ECG gender difference once occurred, it continued to occur along with the age growth, with only two exceptions in Q III and Q aVF wave amplitudes, which occurred in 6–9 age-group, as an isolated or non-sequential sex difference.

Normal ECG values established in this study were compared with those published in the literature [3, 4, 6]. A total of 14 male- and female-specific normal ECG values were collected from Davignon et al. [3] in a 12–15 years age-group, and Rijinbeek et al. [4] and Semizel et al. [6] in a 12–16 years age-group, as listed in Table 6. The male-specific R V1 values (#1) of this study were compared with those of Davignon et al. [3] which provided mean, standard deviation, and ranges, yielding no statistical difference (p = 0.867).
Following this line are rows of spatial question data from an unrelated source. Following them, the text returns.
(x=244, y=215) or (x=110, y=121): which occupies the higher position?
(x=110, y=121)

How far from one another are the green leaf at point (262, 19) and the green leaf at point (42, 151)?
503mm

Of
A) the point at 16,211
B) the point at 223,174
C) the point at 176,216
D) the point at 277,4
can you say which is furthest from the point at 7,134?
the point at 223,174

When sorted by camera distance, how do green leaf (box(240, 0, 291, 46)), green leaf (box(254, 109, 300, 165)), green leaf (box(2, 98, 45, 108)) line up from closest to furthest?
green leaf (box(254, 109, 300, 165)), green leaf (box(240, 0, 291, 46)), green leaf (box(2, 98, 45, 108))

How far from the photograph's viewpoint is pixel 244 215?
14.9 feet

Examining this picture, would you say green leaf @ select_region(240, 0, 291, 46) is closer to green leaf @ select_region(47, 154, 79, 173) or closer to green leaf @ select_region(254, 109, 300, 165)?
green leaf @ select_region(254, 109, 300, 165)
Female-specific R V1 values (#2) showed also no difference (p = 0.742). R V6 values (#3 and #4) were also compared showing similar results (p = 0.661 and p = 0.719), indirectly confirming that the normal ECG values collected in this study were accurate and credible.
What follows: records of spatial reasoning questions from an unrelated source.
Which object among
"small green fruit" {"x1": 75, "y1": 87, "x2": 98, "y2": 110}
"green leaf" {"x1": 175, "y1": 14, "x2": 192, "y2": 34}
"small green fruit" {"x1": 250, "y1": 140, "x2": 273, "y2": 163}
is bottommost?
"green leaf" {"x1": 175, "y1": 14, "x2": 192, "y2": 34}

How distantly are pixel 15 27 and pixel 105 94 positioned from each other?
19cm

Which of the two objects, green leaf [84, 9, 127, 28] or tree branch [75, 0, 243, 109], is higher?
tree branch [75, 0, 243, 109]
Table 6 A comparison of 14 normal sex-specific ECG values collected in this study with those published in the literature

Typical male ECG could be differentiated from typical female ECG in five characteristic features: Higher takeoff of the ST segment, shorter period between J point and onset of T wave, steeper slope of ST segment, steeper ascent of T wave, and higher T wave amplitude [11, 12]. Surawicz et al. [12], Bidoggia et al. [13], and Vicente et al. [14] reported that male sex hormones or autonomic innervations played an important role in modulating the cardiac repolarization. Sex ECG amplitude difference was more prominent in the precordial leads than in extremity leads [15].

Adolescence is a transitional period from puberty to adulthood. Sex difference in the adolescent conveys the anatomical and physiological consequences of puberty [12]. Before puberty, sex does not appear to influence the ECG significantly [16, 17]. Girls begin puberty usually around ages 10–11 years, and boys around 11–12 years, but puberty may start 1–2 or more years earlier due to social, dietary, environmental, and many other factors [17,18,19,20].

Puberty begins, when sex hormone levels rise and secondary sex characteristics, such as pubic hair, enlarged breasts, and facial hair appear. The most obvious difference between male and female includes muscle mass, height, and hair distribution. Men have a heavier heart weight and larger volume than women [21, 22]. Females have a significantly higher heart rate, shorter conduction times, decreased P, Q, and T amplitudes, and longer repolarization time, and decreased P, Q, and T amplitudes [15, 21, 23, 24]. QTc interval begins to decrease in men at the time of puberty when testosterone levels increase affecting effects on calcium current, and begins to increase as men age and testosterone levels decrease [14, 15, 24,25,26].

Study Limitations

In this study, lead V3R ECG was not taken, and the number of subjects in 6–9 years age-group was only 99 (male 57, female 42), not over 100, as recommended by Davignon et al. [3].